His name was the Presidential “John Adams,” and indeed he looked as if he might
have been born a New Englander. He was tall and thin, with a somewhat wooden,
weathered look, like the figurehead on an old whaling ship. He also had a New
England kind of taciturnity and reserve about him. We somehow gathered that he
might be a recovering alcoholic who found sketchy lodgings in various
shelters. But he didn’t bring any of his
life problems onto the job. Except we did get a glimpse into the hard-scrabble
road he must have travelled in that one memorable stone of philosophy he cast
in the direction of our dog.
Actually
our dog was more of a puppy, or a dog on the cusp between puppyhood and
adulthood. During the times we were too distracted elsewhere to keep her
strictly in check, she would follow Mr. Adams around, yapping in a mixture of playful
eagerness to participate in his energetic doings and of resentment at the
intrusion of this obvious interloper.
Mr.
Adams took this pesky tag-along in good part for a while. But finally, when the
dog’s company threatened to become actual interference, Mr. Adams addressed her
directly. “You have to be quiet and go sit by yourself now,” he instructed her.
“That’s what growing up is. It’s learning how to be alone.”
The
melancholy truth of that hit me. I was a teenager then, but I suddenly knew
that he was right. I knew that’s what awaited me. Adulthood was a matter of
entering into an essential aloneness. It was a shouldering of responsibility
without the likelihood of any true companion to share it. Adulthood would
certainly be devoid of the unconditional love some of us know as children.
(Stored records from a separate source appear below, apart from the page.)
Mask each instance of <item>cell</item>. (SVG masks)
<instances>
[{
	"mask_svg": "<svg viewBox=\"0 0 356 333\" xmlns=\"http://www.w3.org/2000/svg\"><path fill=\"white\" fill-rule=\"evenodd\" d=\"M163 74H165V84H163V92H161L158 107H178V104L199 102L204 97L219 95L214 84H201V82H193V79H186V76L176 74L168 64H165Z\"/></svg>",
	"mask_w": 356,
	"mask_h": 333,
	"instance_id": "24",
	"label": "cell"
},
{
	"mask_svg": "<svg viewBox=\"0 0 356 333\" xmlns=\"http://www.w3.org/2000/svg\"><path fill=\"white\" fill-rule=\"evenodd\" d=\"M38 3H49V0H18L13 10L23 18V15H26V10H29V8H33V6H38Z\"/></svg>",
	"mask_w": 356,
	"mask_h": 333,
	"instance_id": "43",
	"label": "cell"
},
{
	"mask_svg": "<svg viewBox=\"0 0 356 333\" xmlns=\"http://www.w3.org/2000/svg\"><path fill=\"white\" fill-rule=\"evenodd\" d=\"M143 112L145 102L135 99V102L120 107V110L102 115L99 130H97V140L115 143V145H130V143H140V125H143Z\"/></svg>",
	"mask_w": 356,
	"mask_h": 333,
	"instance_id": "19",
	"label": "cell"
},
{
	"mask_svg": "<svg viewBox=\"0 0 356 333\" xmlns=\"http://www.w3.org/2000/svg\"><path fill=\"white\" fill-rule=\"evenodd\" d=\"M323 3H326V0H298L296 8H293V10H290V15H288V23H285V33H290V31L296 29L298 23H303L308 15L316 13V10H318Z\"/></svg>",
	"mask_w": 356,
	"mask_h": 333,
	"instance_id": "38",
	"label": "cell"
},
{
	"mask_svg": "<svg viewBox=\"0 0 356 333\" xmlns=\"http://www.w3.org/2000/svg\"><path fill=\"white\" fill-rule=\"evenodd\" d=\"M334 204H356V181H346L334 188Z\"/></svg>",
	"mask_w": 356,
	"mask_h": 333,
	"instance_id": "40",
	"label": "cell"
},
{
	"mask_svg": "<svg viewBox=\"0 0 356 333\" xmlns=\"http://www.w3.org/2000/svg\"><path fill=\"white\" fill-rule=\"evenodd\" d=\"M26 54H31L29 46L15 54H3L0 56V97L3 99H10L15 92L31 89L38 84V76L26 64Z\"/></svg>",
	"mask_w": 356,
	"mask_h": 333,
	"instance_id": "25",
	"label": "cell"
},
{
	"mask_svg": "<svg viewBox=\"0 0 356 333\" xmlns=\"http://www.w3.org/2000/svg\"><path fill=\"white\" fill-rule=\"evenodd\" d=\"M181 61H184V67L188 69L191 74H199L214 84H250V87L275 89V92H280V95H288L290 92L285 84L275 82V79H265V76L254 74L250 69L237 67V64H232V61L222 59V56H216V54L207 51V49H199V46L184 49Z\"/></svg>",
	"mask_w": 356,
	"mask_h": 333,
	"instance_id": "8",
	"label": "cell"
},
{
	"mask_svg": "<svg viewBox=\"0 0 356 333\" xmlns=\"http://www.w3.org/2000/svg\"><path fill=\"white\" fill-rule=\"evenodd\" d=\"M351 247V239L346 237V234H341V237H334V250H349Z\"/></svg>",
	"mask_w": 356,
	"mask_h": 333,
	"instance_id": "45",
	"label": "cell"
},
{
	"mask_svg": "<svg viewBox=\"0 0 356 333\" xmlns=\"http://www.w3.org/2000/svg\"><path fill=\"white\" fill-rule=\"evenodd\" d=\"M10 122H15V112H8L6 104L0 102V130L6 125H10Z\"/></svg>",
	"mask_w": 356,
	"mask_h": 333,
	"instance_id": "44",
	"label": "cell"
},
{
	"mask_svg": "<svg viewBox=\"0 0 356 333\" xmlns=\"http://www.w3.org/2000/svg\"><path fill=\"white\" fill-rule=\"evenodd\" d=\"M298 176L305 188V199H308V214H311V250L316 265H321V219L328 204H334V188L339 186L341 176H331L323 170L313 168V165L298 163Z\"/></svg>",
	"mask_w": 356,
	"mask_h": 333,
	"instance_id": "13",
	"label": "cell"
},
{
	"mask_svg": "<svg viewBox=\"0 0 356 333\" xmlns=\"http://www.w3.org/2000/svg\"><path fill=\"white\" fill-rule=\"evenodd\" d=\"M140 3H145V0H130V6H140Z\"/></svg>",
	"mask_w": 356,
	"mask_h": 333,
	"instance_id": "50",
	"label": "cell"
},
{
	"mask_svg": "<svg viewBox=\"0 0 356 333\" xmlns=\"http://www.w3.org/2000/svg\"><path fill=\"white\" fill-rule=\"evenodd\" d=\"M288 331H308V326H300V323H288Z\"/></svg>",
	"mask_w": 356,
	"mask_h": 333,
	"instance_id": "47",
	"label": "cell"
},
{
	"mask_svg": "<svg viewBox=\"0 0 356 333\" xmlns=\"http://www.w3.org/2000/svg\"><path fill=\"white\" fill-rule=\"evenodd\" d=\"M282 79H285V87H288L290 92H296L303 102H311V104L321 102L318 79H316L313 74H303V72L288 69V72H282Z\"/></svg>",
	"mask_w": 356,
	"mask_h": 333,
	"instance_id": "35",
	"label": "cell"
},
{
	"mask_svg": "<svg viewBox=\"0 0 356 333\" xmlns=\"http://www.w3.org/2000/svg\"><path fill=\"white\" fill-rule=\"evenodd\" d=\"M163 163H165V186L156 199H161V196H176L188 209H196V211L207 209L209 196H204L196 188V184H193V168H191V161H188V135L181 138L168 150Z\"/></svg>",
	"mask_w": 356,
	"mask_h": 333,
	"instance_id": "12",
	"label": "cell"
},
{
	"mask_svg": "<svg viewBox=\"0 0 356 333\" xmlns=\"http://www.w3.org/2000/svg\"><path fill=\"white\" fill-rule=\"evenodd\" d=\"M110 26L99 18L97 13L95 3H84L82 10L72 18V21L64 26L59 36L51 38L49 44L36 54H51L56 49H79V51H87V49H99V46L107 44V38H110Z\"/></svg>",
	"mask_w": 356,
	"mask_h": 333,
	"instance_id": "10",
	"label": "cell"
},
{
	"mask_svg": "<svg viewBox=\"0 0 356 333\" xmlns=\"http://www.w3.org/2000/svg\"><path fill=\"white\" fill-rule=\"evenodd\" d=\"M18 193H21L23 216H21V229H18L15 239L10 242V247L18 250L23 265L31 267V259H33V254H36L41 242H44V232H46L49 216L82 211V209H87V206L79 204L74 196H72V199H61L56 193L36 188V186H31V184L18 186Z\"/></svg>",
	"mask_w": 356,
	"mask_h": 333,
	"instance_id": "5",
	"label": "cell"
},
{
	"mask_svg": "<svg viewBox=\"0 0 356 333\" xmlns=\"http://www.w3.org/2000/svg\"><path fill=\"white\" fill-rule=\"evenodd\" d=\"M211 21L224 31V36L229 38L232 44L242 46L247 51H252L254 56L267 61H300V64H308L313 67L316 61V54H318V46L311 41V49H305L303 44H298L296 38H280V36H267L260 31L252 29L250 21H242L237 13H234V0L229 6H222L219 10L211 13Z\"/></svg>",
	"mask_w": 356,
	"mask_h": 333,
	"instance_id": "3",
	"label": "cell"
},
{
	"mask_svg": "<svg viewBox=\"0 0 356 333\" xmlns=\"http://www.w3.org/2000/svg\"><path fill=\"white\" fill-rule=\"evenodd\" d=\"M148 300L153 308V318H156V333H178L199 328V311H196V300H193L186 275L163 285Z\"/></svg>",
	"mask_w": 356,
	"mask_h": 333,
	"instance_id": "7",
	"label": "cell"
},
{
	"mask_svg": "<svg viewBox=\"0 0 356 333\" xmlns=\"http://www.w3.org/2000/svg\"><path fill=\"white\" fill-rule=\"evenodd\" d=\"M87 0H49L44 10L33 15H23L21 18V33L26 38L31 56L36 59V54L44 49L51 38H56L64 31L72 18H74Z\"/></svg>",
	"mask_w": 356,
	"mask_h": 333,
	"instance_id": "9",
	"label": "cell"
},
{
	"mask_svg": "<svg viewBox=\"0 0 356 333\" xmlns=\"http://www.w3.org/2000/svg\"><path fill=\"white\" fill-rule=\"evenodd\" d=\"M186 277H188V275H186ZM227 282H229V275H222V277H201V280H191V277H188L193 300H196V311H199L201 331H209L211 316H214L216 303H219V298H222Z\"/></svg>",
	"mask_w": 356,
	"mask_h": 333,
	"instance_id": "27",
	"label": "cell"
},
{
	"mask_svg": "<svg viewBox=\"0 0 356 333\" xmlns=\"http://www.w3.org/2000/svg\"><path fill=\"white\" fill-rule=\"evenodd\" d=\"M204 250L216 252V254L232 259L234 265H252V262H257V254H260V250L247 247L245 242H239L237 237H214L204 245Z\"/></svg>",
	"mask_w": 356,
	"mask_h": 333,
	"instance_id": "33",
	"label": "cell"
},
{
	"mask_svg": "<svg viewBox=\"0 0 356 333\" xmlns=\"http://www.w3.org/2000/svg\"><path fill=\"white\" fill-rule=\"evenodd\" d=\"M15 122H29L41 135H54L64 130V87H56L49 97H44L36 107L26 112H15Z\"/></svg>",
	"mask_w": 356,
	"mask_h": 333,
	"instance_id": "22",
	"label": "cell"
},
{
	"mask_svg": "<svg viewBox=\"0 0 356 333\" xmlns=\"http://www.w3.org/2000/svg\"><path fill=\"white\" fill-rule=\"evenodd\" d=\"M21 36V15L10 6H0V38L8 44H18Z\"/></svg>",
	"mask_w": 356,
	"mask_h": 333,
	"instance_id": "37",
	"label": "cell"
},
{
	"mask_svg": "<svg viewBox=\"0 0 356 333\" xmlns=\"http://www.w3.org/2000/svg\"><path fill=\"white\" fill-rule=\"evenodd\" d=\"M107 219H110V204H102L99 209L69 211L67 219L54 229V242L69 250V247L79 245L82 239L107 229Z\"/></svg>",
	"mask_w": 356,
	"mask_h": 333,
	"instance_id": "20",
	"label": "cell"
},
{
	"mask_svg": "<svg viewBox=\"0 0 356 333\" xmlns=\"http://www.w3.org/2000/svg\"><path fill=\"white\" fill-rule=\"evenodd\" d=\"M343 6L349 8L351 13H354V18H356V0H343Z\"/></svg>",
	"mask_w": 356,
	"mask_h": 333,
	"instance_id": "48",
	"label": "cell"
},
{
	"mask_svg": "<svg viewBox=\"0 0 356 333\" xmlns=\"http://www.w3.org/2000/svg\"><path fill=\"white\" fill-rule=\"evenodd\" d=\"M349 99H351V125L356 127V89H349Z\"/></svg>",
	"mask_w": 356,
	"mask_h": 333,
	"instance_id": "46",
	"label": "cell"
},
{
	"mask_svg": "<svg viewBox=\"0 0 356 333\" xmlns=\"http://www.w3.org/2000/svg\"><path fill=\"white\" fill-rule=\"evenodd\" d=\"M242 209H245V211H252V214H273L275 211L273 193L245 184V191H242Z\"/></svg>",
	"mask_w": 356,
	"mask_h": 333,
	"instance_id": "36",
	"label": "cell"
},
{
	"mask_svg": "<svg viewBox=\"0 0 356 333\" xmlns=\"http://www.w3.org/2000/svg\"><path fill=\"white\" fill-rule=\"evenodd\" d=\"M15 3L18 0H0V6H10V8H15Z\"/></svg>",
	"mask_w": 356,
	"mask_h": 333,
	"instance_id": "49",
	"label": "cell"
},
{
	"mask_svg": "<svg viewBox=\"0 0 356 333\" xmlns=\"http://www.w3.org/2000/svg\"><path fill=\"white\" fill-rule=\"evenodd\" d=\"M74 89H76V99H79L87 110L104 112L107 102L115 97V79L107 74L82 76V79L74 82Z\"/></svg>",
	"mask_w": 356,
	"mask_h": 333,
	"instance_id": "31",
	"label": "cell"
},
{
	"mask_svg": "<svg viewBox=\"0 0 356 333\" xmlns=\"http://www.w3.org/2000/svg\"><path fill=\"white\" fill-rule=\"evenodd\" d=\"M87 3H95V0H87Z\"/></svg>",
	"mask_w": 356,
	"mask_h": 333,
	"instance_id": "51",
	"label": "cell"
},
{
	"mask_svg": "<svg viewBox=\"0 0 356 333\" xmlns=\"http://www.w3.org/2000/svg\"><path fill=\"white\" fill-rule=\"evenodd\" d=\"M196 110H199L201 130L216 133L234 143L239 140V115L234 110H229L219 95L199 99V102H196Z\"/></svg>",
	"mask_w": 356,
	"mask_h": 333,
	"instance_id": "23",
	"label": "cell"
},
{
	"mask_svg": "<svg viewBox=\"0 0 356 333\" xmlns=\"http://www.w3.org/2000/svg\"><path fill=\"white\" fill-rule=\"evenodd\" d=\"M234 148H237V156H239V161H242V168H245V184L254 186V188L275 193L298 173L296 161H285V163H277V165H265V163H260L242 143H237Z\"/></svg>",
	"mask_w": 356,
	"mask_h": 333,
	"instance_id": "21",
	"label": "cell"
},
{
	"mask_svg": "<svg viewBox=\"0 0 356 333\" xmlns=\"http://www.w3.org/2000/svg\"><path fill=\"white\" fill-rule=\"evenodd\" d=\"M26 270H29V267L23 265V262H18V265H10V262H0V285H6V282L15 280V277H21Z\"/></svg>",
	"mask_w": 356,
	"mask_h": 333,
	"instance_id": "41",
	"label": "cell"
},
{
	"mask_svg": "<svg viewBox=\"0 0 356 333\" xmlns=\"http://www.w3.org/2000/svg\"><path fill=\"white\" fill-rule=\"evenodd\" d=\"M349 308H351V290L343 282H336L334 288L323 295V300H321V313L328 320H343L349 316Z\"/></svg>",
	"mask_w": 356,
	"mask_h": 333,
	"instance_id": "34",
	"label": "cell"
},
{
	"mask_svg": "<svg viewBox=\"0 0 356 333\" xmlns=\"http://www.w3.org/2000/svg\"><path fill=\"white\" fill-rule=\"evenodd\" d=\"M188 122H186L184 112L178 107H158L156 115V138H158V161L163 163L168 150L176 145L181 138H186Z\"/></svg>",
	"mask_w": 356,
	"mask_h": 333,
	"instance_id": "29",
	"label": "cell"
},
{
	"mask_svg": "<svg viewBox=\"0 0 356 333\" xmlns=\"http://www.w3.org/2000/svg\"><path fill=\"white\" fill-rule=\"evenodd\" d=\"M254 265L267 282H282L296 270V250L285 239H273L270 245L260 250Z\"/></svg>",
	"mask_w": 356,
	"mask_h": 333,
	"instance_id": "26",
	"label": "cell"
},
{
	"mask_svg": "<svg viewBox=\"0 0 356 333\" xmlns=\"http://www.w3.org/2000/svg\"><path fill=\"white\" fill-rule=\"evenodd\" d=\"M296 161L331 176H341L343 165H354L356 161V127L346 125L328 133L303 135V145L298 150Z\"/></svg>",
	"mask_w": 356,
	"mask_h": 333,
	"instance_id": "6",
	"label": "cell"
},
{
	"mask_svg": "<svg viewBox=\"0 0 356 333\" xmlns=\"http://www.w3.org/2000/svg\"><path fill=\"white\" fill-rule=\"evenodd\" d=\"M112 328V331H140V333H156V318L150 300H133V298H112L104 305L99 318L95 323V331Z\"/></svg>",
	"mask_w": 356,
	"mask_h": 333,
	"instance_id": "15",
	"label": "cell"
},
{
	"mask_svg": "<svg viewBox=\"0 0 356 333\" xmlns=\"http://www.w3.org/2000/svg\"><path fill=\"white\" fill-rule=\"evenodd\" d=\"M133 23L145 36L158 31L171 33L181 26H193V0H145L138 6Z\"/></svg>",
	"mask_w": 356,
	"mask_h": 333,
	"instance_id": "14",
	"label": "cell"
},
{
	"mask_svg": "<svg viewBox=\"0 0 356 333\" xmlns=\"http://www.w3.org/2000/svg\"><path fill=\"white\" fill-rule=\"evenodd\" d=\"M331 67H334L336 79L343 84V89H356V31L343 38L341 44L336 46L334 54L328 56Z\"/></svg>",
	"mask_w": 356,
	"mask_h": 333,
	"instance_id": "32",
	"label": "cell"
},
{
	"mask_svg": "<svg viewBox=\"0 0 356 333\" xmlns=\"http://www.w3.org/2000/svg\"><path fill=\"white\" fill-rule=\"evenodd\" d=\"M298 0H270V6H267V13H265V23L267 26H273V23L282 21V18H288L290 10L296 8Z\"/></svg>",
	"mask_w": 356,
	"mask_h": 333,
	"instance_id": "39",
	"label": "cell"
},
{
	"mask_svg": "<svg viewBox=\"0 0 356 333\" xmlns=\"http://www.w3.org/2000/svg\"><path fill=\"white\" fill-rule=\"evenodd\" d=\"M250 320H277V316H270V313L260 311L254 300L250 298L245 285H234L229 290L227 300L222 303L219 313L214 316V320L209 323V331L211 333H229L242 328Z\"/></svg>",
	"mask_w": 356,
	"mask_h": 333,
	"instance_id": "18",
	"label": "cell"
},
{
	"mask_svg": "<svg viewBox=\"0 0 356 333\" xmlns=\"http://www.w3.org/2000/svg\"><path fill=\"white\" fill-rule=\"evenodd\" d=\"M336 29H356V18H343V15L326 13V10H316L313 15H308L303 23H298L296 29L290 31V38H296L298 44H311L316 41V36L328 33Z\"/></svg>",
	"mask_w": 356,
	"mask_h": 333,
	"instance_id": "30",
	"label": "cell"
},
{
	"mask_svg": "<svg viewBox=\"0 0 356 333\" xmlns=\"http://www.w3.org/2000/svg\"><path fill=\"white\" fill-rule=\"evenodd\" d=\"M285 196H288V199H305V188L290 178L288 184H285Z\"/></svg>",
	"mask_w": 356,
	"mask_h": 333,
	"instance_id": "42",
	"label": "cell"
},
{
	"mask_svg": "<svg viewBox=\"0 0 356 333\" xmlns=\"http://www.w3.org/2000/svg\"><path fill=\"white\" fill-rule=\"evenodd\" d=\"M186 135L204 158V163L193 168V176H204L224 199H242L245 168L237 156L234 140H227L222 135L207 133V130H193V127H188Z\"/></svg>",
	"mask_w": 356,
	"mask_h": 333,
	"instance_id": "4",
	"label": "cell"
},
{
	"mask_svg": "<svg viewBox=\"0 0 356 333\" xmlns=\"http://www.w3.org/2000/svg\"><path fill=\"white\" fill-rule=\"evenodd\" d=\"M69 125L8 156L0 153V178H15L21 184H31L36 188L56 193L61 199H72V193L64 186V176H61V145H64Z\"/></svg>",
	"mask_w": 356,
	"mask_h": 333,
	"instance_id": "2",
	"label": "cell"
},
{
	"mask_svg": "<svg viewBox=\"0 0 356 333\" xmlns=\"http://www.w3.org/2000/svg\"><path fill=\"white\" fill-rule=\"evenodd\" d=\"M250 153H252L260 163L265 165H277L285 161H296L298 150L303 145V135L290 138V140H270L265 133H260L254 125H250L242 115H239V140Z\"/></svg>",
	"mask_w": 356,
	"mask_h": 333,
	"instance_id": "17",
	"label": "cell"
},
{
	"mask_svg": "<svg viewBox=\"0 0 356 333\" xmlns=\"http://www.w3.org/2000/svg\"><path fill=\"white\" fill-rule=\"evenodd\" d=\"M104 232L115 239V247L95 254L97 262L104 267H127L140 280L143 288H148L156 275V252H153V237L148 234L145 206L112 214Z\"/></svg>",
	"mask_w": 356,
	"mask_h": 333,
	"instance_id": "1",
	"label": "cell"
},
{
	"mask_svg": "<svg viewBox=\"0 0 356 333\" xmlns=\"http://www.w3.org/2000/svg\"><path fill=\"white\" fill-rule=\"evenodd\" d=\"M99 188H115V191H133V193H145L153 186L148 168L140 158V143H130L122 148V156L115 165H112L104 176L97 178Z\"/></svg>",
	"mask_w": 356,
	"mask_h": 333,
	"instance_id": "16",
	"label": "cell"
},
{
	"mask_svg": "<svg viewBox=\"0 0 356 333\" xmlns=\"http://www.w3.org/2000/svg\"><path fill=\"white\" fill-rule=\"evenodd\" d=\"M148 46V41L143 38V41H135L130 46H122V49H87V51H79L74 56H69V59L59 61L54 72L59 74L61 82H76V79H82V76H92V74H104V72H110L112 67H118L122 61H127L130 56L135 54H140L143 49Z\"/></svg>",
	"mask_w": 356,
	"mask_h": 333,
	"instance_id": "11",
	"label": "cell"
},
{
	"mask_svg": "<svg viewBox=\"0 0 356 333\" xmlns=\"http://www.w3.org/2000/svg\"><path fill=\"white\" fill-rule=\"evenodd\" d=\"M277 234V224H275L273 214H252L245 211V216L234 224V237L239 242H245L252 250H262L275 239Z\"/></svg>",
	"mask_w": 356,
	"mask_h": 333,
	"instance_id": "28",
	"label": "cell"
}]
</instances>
Instead it was a setting sail into a vast ocean - without another soul in
sight.
The
second piece of wisdom that I’m sure will stick with me was not uttered as an
article of philosophy. It was just a casual personal observation. I happened to
catch it as part of an interview with Angie Dickinson appearing on CBS’s Sunday
Morning Show. Dickinson has largely retired from her career as actress and
sex symbol. She has become an avid poker player and challenged her interviewer,
Mo Rocca, to a card game. As they played, Dickinson reflected on her life. She
felt her years of stardom had been a wonderful adventure. She didn’t mind
having been known for her beauty and sex appeal. That had enabled and added to
the adventure of it all.
After
a little while, the two broke off playing cards. Mo Rocca walked with Dickinson
to the balcony of her home to share her spectacular overview of Beverly Hills.
After they had gazed together at the rolling vista for a moment, Dickinson gave
a slight shrug of contented resignation. She said, “One day I won’t have all
this.” (She didn’t inject the word “soon” into her reflection, although, since
Dickinson is in her late 80’s now, that hint of soonness hung unspoken in the
air.) But she just issued the truth of the matter bare. She said, “One day I
won’t have all this…. but I won’t know it.”
She
delivered that last line with an air of confiding triumph. Yes, we will all
lose everything we have in the end, but we won’t know it. We won’t dwell in
that desolation, experiencing it endlessly. Therefore, we can fling back
defiantly, “Take that, Death! You’ve done your worst, but I’m not aware
of it. So the joke’s on you! Ha HAAA!”
These
two wisdoms bookend my own reflection on my span. There was Mr. Adams’ somber
view at one end of all the packed activity. But then here came Angie Dickinson’s
point – ultimately a happier thought about the other end of it all. She made me
realize what a final invictus it will be.